Exercise aim:
Answer these questions from the patch:
(a) What value is assigned to TIMEOUT_REQUESTS?
(b) What is the name of the new function the patch adds?
(c) How many insertions and deletions does the change summary report?

Provided passage:
From 56dc2b53f6c41b234f0ba7eba6e888d91c03bc07 Mon Sep 17 00:00:00 2001
From: redshiftzero <jen@freedom.press>
Date: Thu, 17 Sep 2020 19:33:26 -0400
Subject: [PATCH] onion-location: factor meta tag retrieval into function

---
 sites/management/commands/scan.py | 57 +++++++++++++++++++------------
 1 file changed, 36 insertions(+), 21 deletions(-)
diff --git a/sites/management/commands/scan.py b/sites/management/commands/scan.py
index db4d2693..e50897c5 100644
--- a/sites/management/commands/scan.py
+++ b/sites/management/commands/scan.py
@@ -14,6 +14,7 @@
 
 TIMEOUT_REQUESTS = 5
 
+
 def pshtt(domain):
     pshtt_cmd = ['pshtt', '--json', '--timeout', '5', domain]
 
@@ -31,14 +32,36 @@ def pshtt(domain):
     return pshtt_results, stdout, stderr
 
 
+def is_onion_loc_in_meta_tag(url: str) -> Optional[bool]:
+    """
+    Make request to target URL, parse page content and see if there is a
+    tag with format:
+
+    <meta http-equiv="onion-location" content="http://myonion.onion">
+    """
+    try:
+        r = requests.get(url, timeout=TIMEOUT_REQUESTS)
+        tree = html.fromstring(r.content)
+        tags = tree.xpath('//meta[@http-equiv="onion-location"]/@content')
+        if len(tags) >= 1:
+            return True
+    except (etree.ParserError, requests.exceptions.RequestException) as e:
+        # Error when requesting or parsing the page content, we log and
+        # continue on.
+        logger.error(e)
+        return None
+
+    return False
+
+
 def is_onion_available(pshtt_results) -> Optional[bool]:
     """
-    For HTTPS sites, we inspect the headers to see if the
-    Onion-Location header is present, indicating that the
-    site is available as an onion service.
+    For HTTPS sites, we see if an Onion-Location is provided, indicating that
+    the site is available as an onion service.
     """
     onion_available = False
 
+    # First we see if the header is provided.
     for key in ["https", "httpswww"]:
         try:
             headers = pshtt_results["endpoints"][key]["headers"]
@@ -51,23 +74,14 @@ def is_onion_available(pshtt_results) -> Optional[bool]:
     # If the header is not provided, it's possible the news organization
     # has included it the HTML of the page in a meta tag using the `http-equiv`
     # attribute.
-    if not onion_available:
-        for key in ["https", "httpswww"]:
-            try:
-                r = requests.get(pshtt_results["endpoints"][key]["url"],
-                                 timeout=TIMEOUT_REQUESTS)
-
-                tree = html.fromstring(r.content)
-                matching_meta_tags = tree.xpath('//meta[@http-equiv="onion-location"]/@content')
-                if len(matching_meta_tags) >= 1:
-                    onion_available = True
-                    return onion_available
-            except KeyError:
-                pass
-            except (etree.ParserError, requests.exceptions.RequestException) as e:
-                onion_available = None
-                # Error when requesting or parsing the page content, we log and continue on.
-                logger.error(e)
+    for key in ["https", "httpswww"]:
+        try:
+            url = pshtt_results["endpoints"][key]["url"]
+            onion_available = is_onion_loc_in_meta_tag(url)
+            if onion_available is not None:
+                return onion_available
+        except KeyError:
+            pass
 
     return onion_available
 
@@ -78,7 +92,6 @@ def scan(site):
 
     scan = Scan(
         site=site,
-        onion_available=is_onion_available(results),
 
         live=results['Live'],
 
@@ -92,6 +105,8 @@ def scan(site):
         hsts_preload_ready=results['HSTS Preload Ready'],
         hsts_preloaded=results['HSTS Preloaded'],
 
+        onion_available=is_onion_available(results),
+
         pshtt_stdout=stdout,
         pshtt_stderr=stderr,
     )

Dataset excerpt:
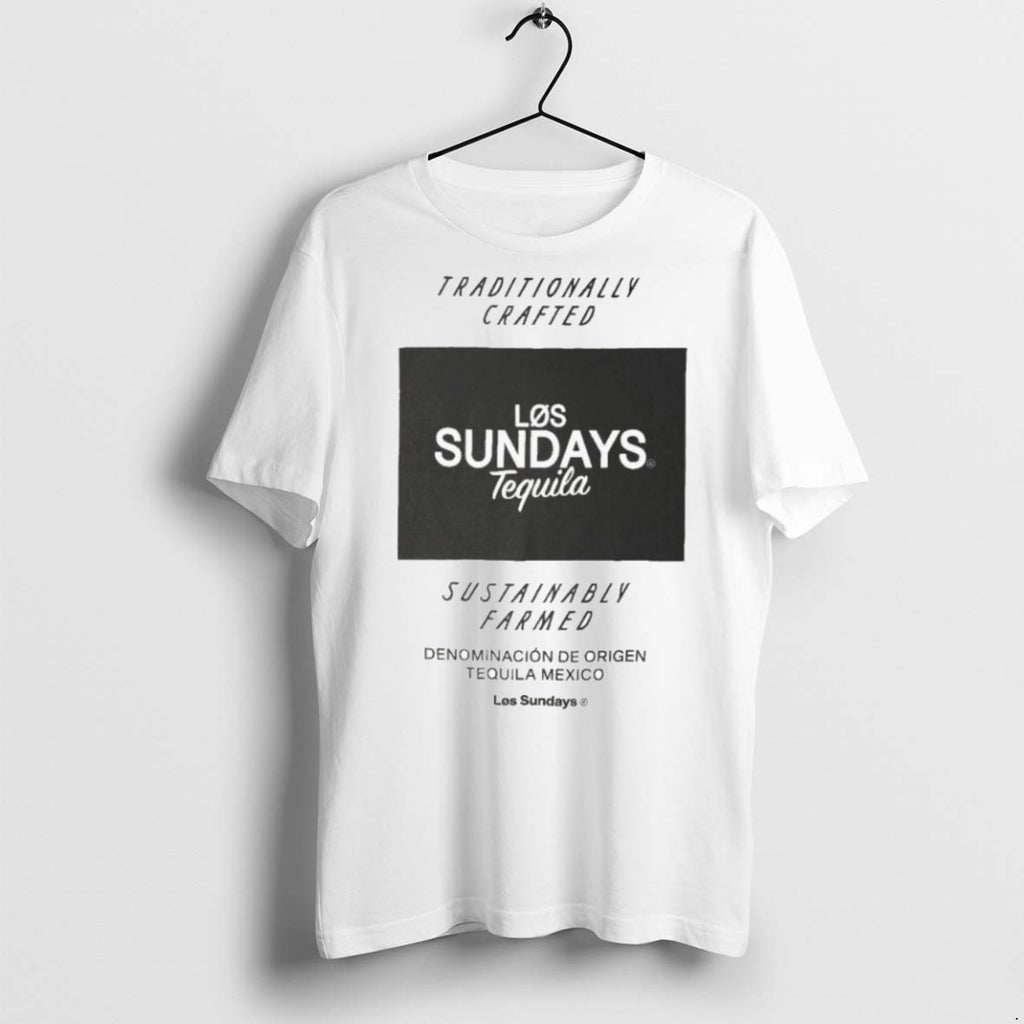 Premium Los Sundays Tequila Traditionally Crafted Sustainable Farmed Denominacion De Origen Tequila Mexico T Shirts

Solution for this exercise:
(a) 5
(b) is_onion_loc_in_meta_tag
(c) 36 insertions and 21 deletions